Mail-in balloting rejection rates from the 2016 presidential election to this one, particularly in battleground states, have dramatically shrunk to infinitesimal numbers, according to reports.
Despite massive warnings about mail-in ballot rejection rates being around 1% historically, 3% for first-time absentee ballot voters and as high as 6.5% in some states, the rejection rates in 2020 contested states like Georgia, Pennsylvania, and Nevada were "strikingly" low, according to U.S. data (2016 from a congressional report and 2020 from the U.S. Elections Project run by the University of Florida):
- Georgia: 6.5% rejections in 2016 to a mere 0.2%, more than 30 times lower.
- Pennsylvania: 1% in 2016 to 0.03% this year.
- Nevada: 1.6% in 2016 to around 0.75% this year.
- Michigan: 0.5% in 2016 to 0.1% this year.
- North Carolina: 2.7% in 2016 to 0.8% this year.
A number of irregularities can lead to the rejection of a mail-in ballot, including forgotten or significantly different signatures, misplaced addressed, or improper markings or completion.
"Every indication in the several states I've analyzed is that the initial rate of rejected mail ballots was not lower in the 2020 General Election, but that the cure rate was much higher," Florida political science professor Daniel Smith told Just the News.
"This was the result of litigation — which resulted in voters in several states[able] to have more opportunities and time to correct mistakes with their return envelopes or security sleeves — but also the work on the ground by the parties and voting rights organizations to directly notify voters who had problems with their ballots that they had an opportunity to cure them."

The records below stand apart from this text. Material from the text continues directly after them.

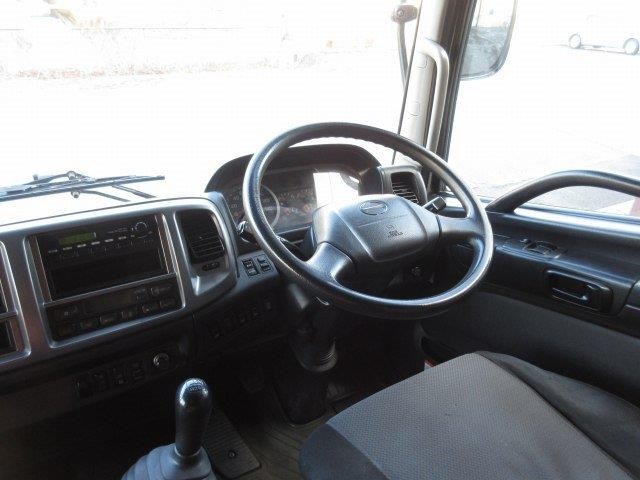 中古トラック 日野アルミバン #14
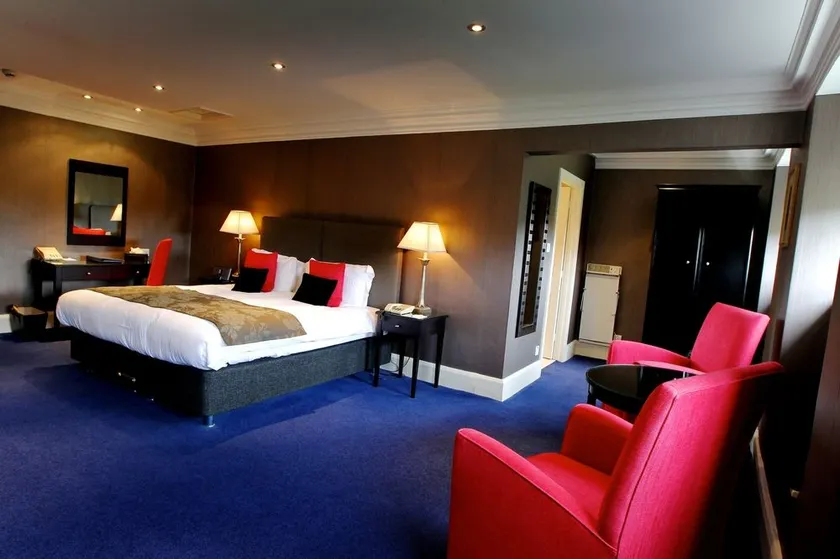Swinfen Hall Hotel - Image 1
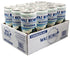 12 Oz (Pack 12) Wai Koko Original Coconut Water, Not from Concentrate, Natural Electrolytes, Fl Cans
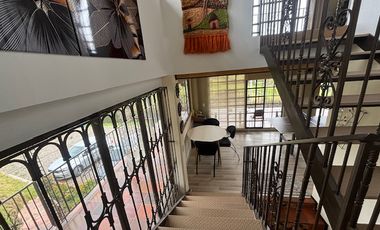 Arriendo Casa Vereda Márquez - Sector Balcones de Belén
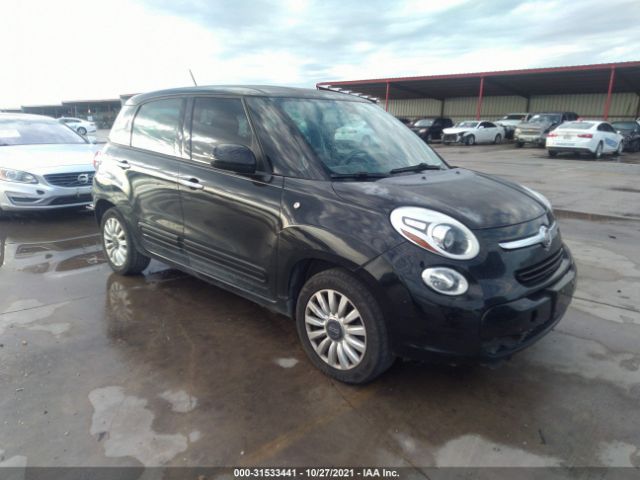 FIAT 500L 2014 zfbcfabh9ez015574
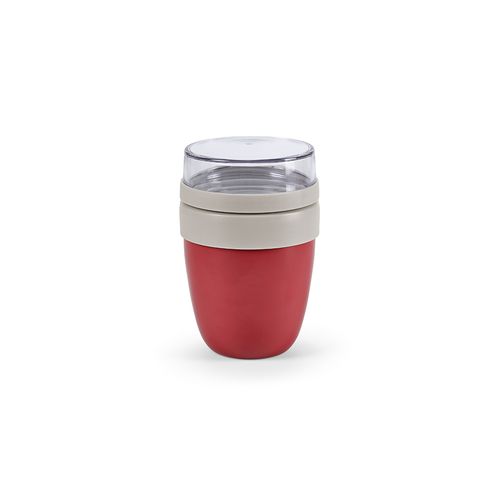 burdeos Termo alimentario Rembrandt 800; rInox, 760 ml, 2 compartimentos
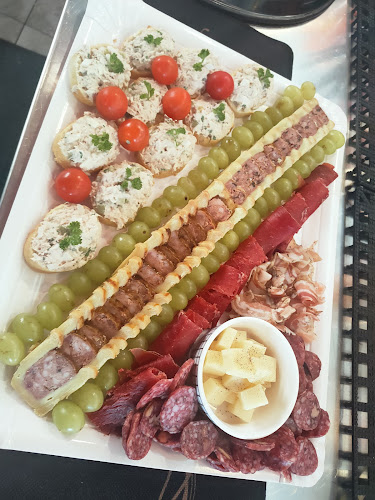 Comentarii opinii despre L'Oenothèque de Sion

Michigan expects to reduce its rejection rate even further this year, according to Michigan Secretary of State office spokeswoman Tracy Wimmer to Just the News, because "the Michigan Legislature passed a law requiring clerks to notify voters if there was a signature issue (either missing or mismatched) with their absentee ballot and ensure they understood how to cure it."
"The curing window was available until 8 p.m. on Election Day," she added, "and since missing or mismatched signatures usually account for one of the largest percentages of rejections, we expect those will go down this year."